Шли вдоль ограды, и вышли на большую могилу Пастернака, она выдавалась квадратным выступом, на белом камне его молодой вдавленный профиль. Посидели на длинной скамейке. Казалось, сейчас должно что-то произойти, даже, несмотря на то, что знал — ничего не произойдет и не изменится в жизни.
Он стоял в отдалении, в странной задумчивости глядя на камень, ниже могилы Пастернака, там была выбита одинокая фраза: затопили нас волны времени, и была наша участь мгновенна.
три
В воздухе появились редкие снежинки, а потом снег повалил, как из трубы крупными снежными лохмотьями. В комнатах стало светлее, мягче и радостнее. Весь день неумолчный гул, шипение и шуршание снежинок в сосновых лапах, их повсеместное и всепроникающее скольжение и круговерть. Выходил позвонить и встретил радостную Глашу Грошину. Договорились погулять вечером. Радовался этому, как знаменательному событию.
Приходил Сычев, радостный, уютный и мягкий, как снег. К вечеру прибежал Суходол, захлебывающийся от счастья и снега.
Суходол. Анварик, наконец-то я добежал! Это ты?
Анвар. Нет.
— Фонарик, я подумал, ведь уже зима, а мы так мало с тобой потребляем витаминов, я купил крымский херес, ты знаешь, что крымским хересом лечили Брежнева. Его печень уже не принимала никаких лекарств, и именно в хересе были все необходимые компоненты…
— И чего, как говорил твой Юка.
— Давай, это, полечимся.
— Можно.
— Сегодня покупаю котлеты у двух девушек, приятные такие, одна взвешивает, другая помогает ей. Стою, жду. «Вы что-нибудь желаете»? — спрашивает вторая девушка. И я, думая, что мне уже взвесили котлеты, говорю: «Я уже все отжелал». Им страшно понравилось. Они так смеялись. А я только потом понял двойной смысл.
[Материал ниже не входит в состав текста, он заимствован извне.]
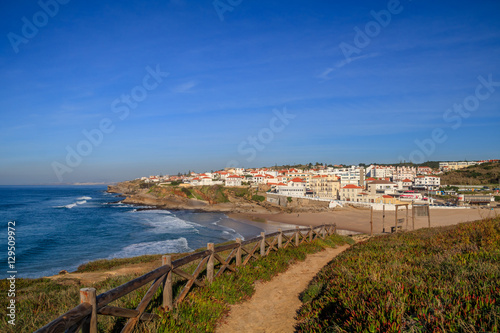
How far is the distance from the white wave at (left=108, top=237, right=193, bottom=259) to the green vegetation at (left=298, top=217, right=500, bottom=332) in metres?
22.7

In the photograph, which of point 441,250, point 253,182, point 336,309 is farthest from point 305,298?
point 253,182

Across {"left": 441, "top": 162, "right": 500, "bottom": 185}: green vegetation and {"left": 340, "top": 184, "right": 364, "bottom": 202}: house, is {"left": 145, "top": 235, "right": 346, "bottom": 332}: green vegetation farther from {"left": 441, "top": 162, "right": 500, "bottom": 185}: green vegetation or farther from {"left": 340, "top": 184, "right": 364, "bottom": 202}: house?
{"left": 441, "top": 162, "right": 500, "bottom": 185}: green vegetation

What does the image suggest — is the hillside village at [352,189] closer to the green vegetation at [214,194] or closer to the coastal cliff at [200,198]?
the coastal cliff at [200,198]

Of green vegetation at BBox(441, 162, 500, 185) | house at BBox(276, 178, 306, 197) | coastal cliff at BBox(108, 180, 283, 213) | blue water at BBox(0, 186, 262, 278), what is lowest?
coastal cliff at BBox(108, 180, 283, 213)

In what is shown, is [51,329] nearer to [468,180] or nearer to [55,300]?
[55,300]

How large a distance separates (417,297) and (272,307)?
3.54 metres

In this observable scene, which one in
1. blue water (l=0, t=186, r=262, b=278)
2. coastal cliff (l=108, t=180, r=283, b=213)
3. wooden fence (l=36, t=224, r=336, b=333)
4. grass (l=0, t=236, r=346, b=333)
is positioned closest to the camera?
wooden fence (l=36, t=224, r=336, b=333)

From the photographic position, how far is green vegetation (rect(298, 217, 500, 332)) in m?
3.71

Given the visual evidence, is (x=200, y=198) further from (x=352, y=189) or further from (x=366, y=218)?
(x=366, y=218)

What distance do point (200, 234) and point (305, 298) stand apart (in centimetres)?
3213

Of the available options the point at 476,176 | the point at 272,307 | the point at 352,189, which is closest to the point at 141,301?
the point at 272,307

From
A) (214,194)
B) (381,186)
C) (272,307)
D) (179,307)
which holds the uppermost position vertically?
(179,307)

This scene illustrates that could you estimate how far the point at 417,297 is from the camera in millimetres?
4535

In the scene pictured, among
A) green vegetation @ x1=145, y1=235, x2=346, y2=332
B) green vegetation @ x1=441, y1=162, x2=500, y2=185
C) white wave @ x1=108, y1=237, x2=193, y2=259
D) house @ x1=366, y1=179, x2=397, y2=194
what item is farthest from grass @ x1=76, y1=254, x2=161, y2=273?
green vegetation @ x1=441, y1=162, x2=500, y2=185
— Да, смешно получилось… Мне позвонить надо.
— А я кА-атлеты пожарю. Возвращайся скорее. Я еще тебе булки с маком, с изюмом купил на утро, как ты любишь.
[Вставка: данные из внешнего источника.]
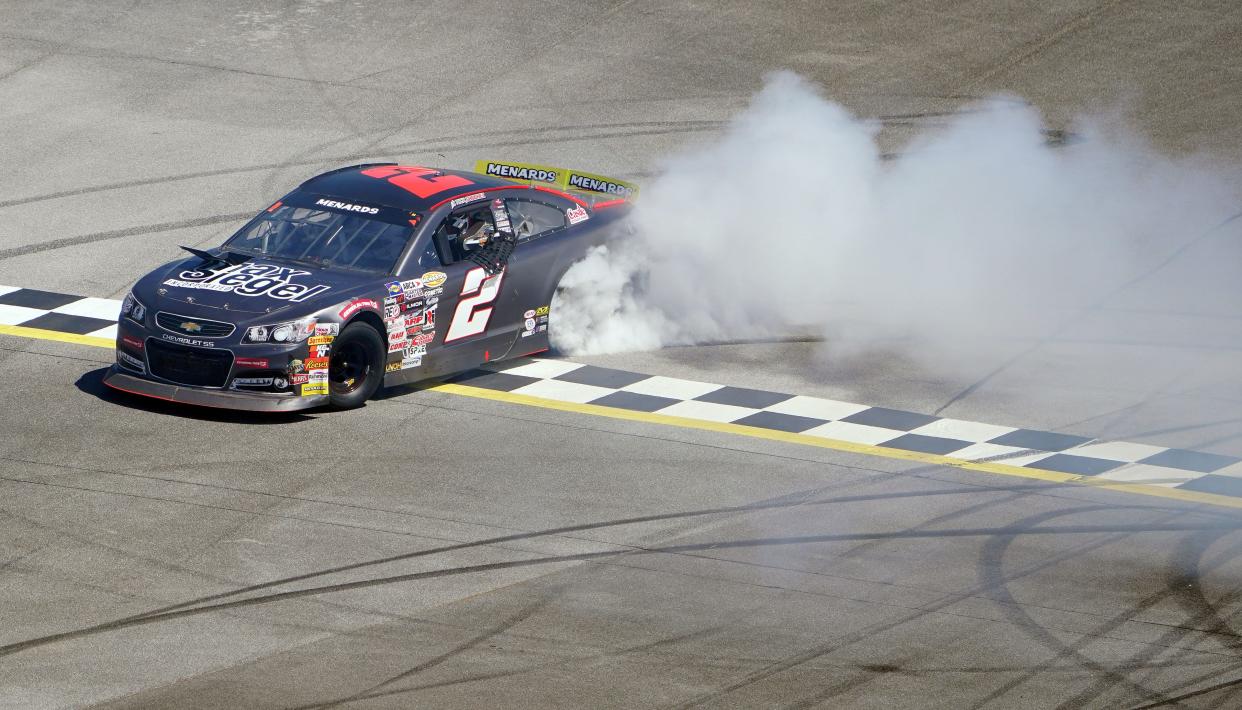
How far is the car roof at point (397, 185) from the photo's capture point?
11.9 metres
— Они тебе больше нравятся, вот ты их и берешь, а мне нет, особенно с изюмом.
Снег медленно парил, словно бы завис в ночном воздухе. Глаша ждала меня у железных ворот Дома творчества. Пушок на верхней губе. Брови, натужно хмурящиеся при любом вопросе. Ожидание какого-то подвоха или насмешки в глазах. Крепко сбитая фигурка, словно бы тесная ей. Казалось, что ей трудно переставлять ноги, так тесно они сжаты.
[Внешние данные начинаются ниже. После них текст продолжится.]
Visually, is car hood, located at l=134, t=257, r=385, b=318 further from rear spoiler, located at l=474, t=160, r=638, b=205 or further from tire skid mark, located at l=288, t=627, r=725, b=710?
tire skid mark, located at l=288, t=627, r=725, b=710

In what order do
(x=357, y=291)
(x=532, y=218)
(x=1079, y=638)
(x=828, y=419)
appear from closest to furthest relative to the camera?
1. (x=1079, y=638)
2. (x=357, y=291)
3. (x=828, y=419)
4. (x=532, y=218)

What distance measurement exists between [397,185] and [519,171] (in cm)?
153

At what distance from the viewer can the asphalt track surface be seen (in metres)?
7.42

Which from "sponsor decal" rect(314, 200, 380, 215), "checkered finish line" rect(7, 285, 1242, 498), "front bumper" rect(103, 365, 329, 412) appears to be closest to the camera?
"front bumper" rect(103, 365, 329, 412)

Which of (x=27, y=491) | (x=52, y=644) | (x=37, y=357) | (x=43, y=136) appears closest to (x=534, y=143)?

— Давай по парку прогуляемся?
— А ты что, у Жоры Ассаева живешь?
— Так, приезжаю иногда.
— А вы что, родственники, я не понимаю?
— Ой, Глаш, долгая история, короче говоря.
— A-а, а ты где работаешь?
— Помощником. Помогаю тем, кому делать нечего.
— Как это? A-а. Ну, ясно, я не поняла в начале. А как ты живешь?
— На желудочном соке, Глаш.
Снег на еловых лапах просвечивается насквозь и кажется, что он полый, надутый изнутри воздухом. Вдали надрывно кричит паровоз, слышна сирена милицейской машины. Гулко, коряво кракнула древесная плоть, потом еще, а снег все сыпал и сыпал. Все звуки казались странными и неземными. В одуванчике фонарного света снежинки и тени снежинок, тени теней снежинок. От снежинок кружилась голова, и казалось, что снег кружится сквозь тебя, уже парит внутри, будто ты стеклянный. Все уродливые поверхности стали прекрасны, округло ровны, небо работало с математической точностью и любовью.